REQUIRED WORK: Rewrite the records from their start through the line that contains "4.20 meters", keeping the requests, and scale every number in the answers (the point coordinates and the distances) by 1.55, rounding each result to the same number of decimal places as the original and rounding halves up. Leave the pictures out of your answer.

PROVIDED INFORMATION:

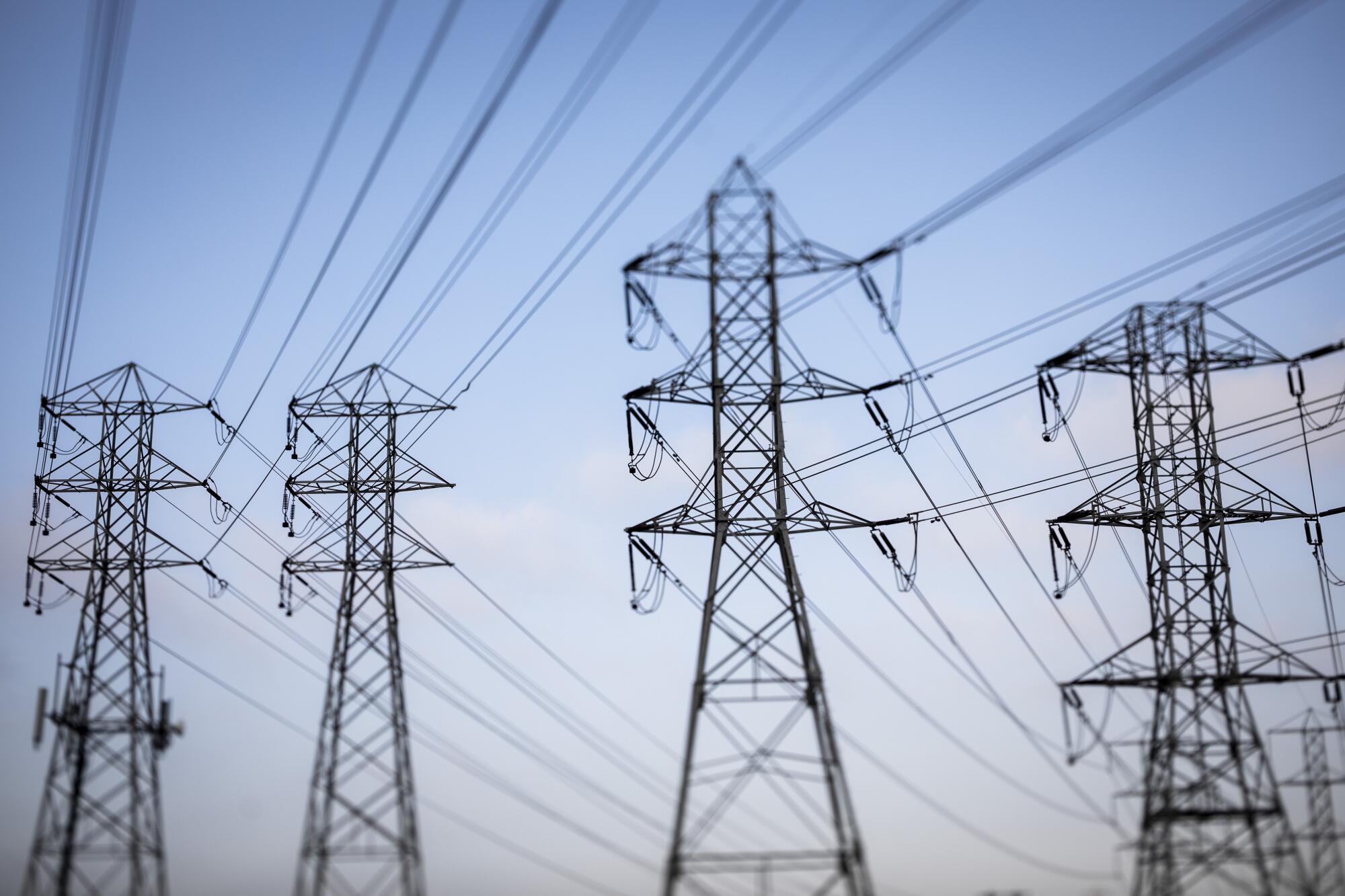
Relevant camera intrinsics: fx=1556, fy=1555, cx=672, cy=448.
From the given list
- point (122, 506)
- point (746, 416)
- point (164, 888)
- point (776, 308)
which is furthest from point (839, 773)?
point (122, 506)

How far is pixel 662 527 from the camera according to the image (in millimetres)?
25703

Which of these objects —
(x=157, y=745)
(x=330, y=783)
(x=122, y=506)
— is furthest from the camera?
(x=122, y=506)

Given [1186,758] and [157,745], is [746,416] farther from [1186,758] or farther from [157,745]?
[157,745]

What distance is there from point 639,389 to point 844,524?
4.20 meters

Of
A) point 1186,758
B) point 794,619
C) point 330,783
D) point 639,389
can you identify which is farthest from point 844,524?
point 330,783

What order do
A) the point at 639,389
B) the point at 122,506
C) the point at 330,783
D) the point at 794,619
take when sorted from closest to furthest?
the point at 794,619
the point at 639,389
the point at 330,783
the point at 122,506

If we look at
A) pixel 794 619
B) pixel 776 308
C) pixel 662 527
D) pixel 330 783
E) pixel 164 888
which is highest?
pixel 776 308

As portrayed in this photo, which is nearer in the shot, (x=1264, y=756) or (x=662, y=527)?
(x=662, y=527)

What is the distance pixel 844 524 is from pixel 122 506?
16.8m

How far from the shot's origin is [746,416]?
2659cm

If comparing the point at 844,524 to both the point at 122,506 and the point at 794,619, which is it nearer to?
the point at 794,619

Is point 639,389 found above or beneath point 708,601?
above

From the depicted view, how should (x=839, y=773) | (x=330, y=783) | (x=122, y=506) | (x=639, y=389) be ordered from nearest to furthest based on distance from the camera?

SOLUTION FOR THIS EXERCISE:
Relevant camera intrinsics: fx=1556, fy=1555, cx=672, cy=448.
From the given list
- point (122, 506)
- point (746, 416)
- point (164, 888)
- point (776, 308)
which is furthest from point (839, 773)?
point (189, 784)

How far is pixel 662 527 from the camera according to the image (in millimetres)?
39840

Which of these objects —
(x=157, y=745)
(x=330, y=783)
(x=122, y=506)
— is furthest from the camera?
(x=189, y=784)

Given [1186,758] and [157,745], is [746,416] farther from [1186,758] or farther from [157,745]?
[243,1155]

What distance is there from point 639,389 to point 844,524?
6.51 meters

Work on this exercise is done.